Remove the ‘/’ in front of “stonehearth”. Check your stonehearth.log for information. A possibility - which I doubt - would be that at this point the file was already loaded and therefore your override does nothing.
Also, this isn’t as much about “nice” as about “being uncooperative”. By replacing the file, you are changing a game file - which means another mod which might does the same (or, in RP’s case, could provide better functionality) will get “left out”.
I have run through many iterations (I just tried removing the “/” again) and it did not work. I also made a very obvious change to the file by making all juniper trees into oak trees so I could easily tell if it worked regardless of if there was a problem with my apple trees.

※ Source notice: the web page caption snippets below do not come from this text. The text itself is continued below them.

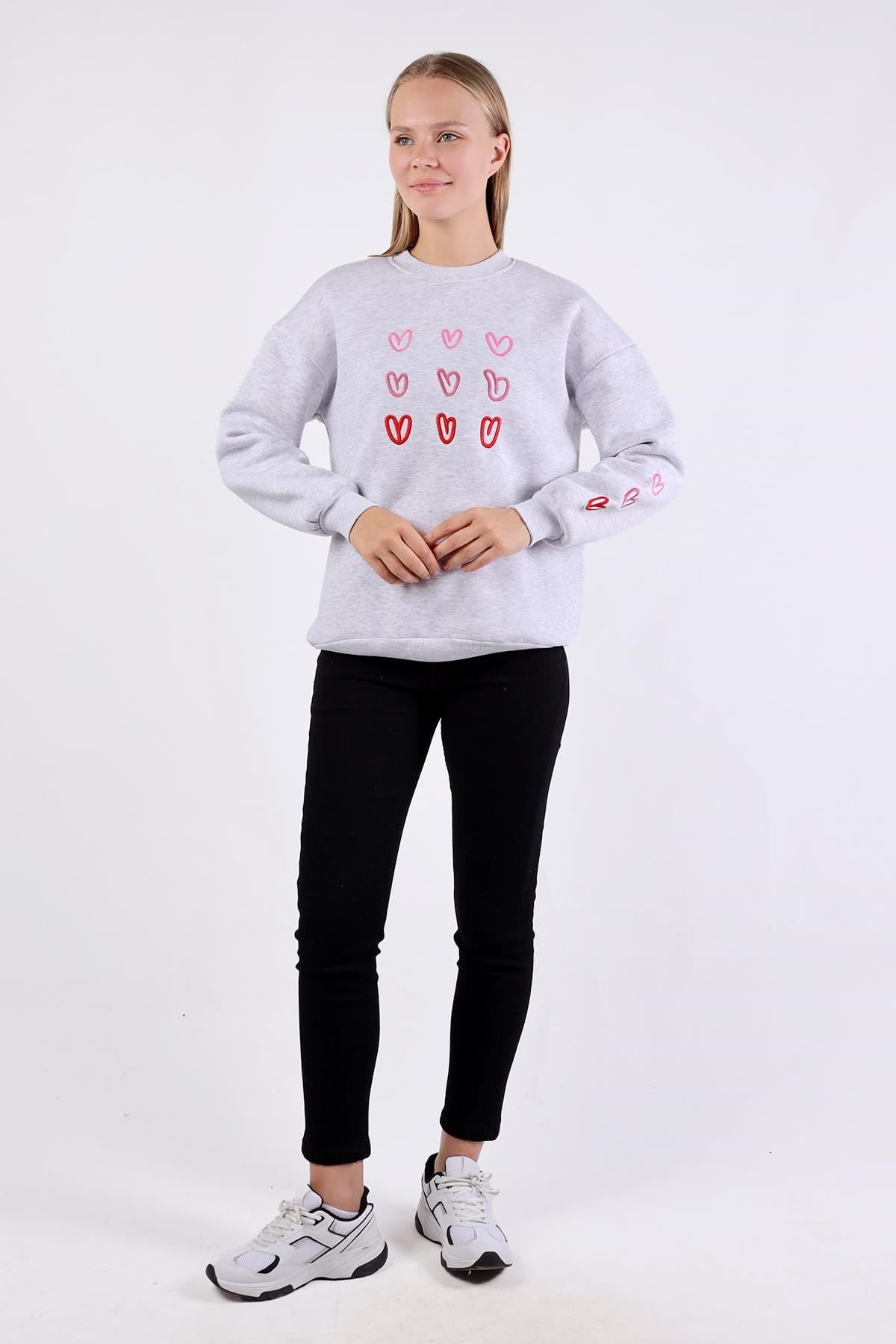 Gri Bisiklet Yaka Kalp Nakışlı Sweat 9175M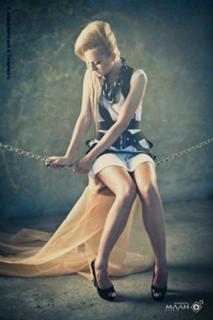Alexandra Stan feet photo thumbnail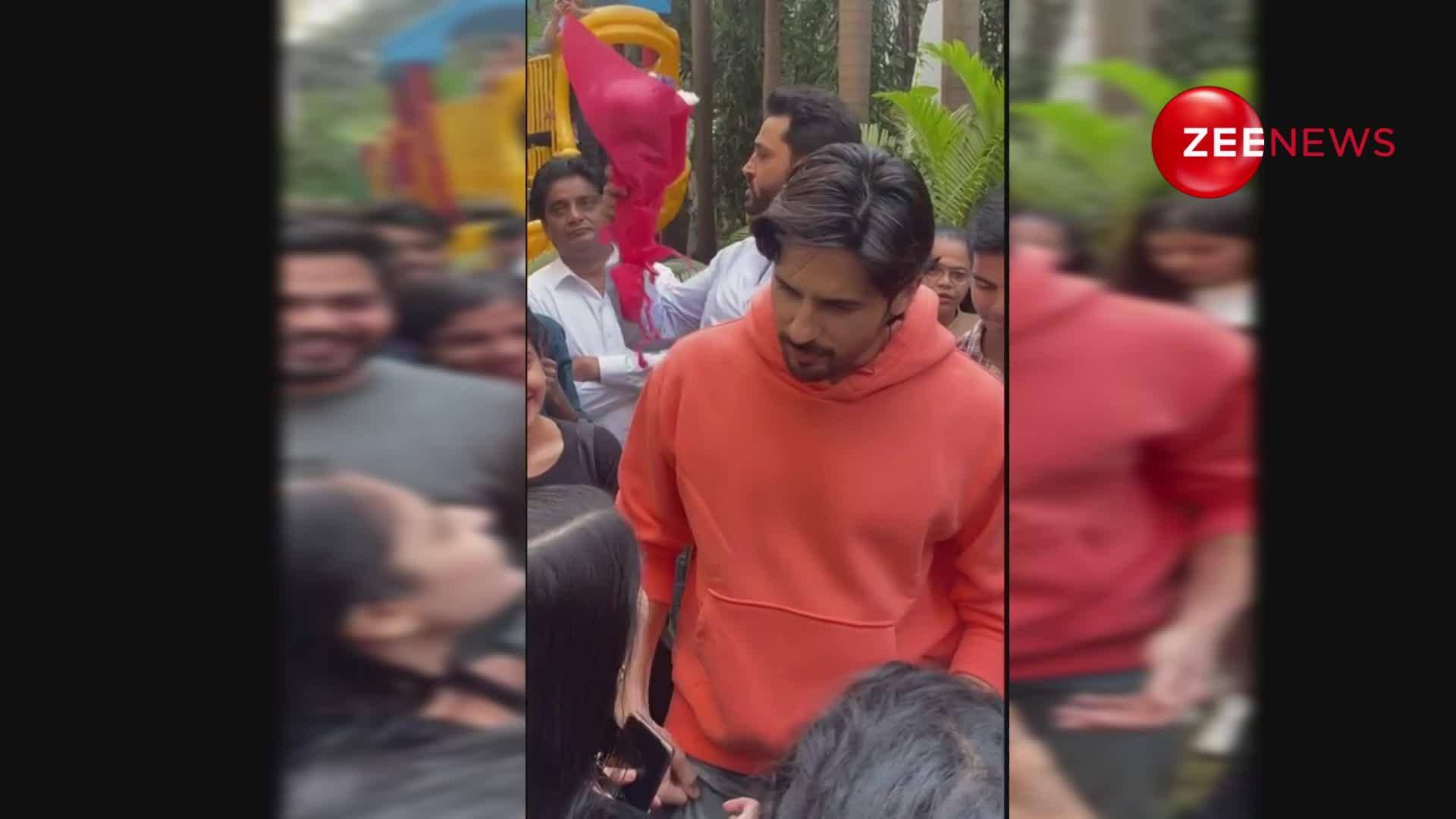 Sidharth Malhotra's 39th Birthday Bash With Mumbai Fans, Cake Cutting ...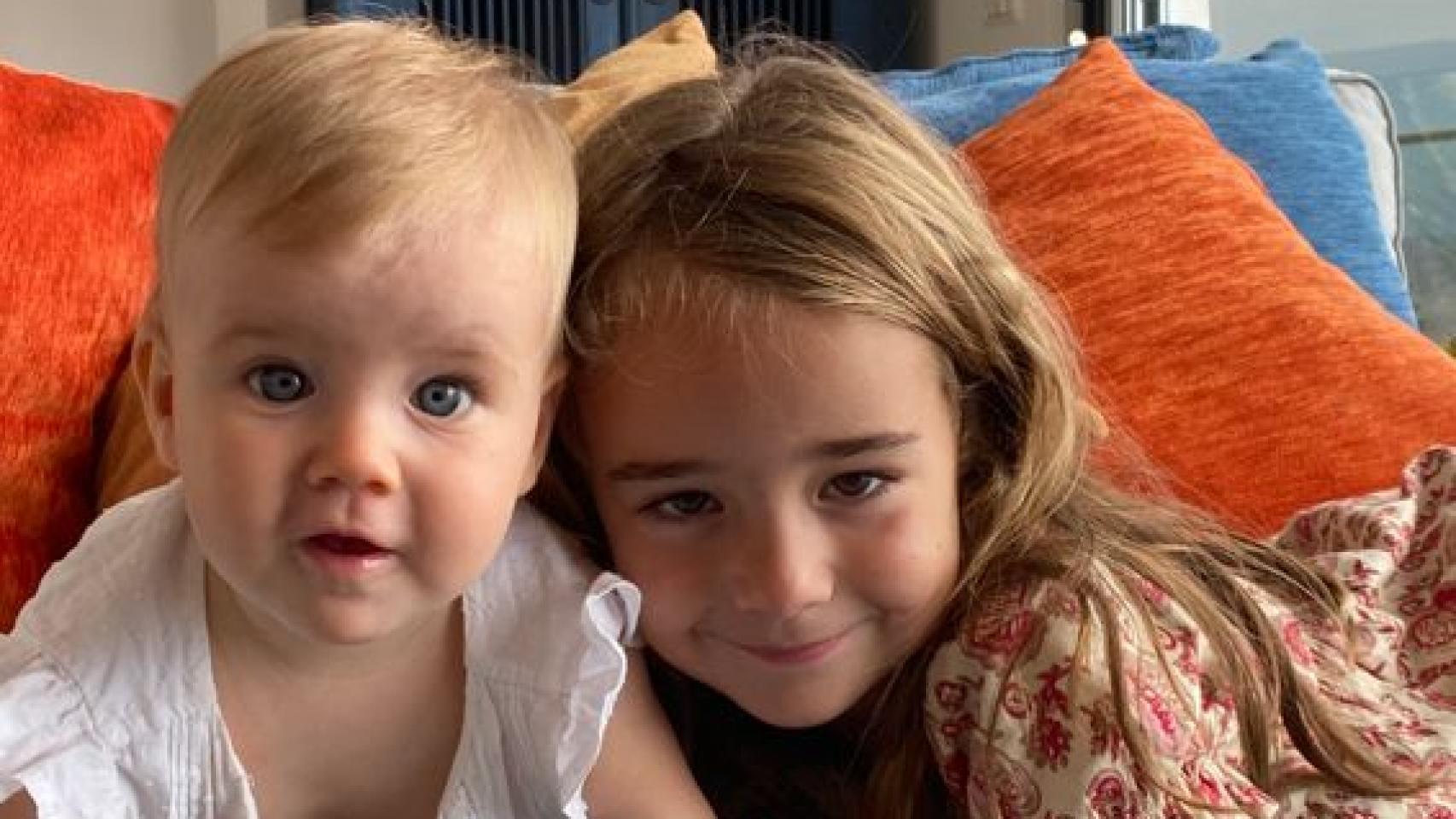 Anna y Olivia.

"stonehearth/services/world_generation/landscaper.lua" : "file(exit.lua)"
works flawlessly in rp_test
and zzz_rp
(loaded before resp. after stonehearth) on an extracted version of it.
"stonehearth/services/world_generation/landscaper.luac" : "rp_test/exit.lua"
works fine with the compiled one.
Again: Check your stonehearth.log.
Interesting, I believe it should work (and I’m glad it worked for you), I’m just curious why it isn’t working here. I will continue trying things and see if there is something I missed.
Well I feel like a dope, I forgot the “,” after the info section. I am now getting an error that says the landscaper is nil, but that is a different error entirely to debug. Thanks everyone for your help!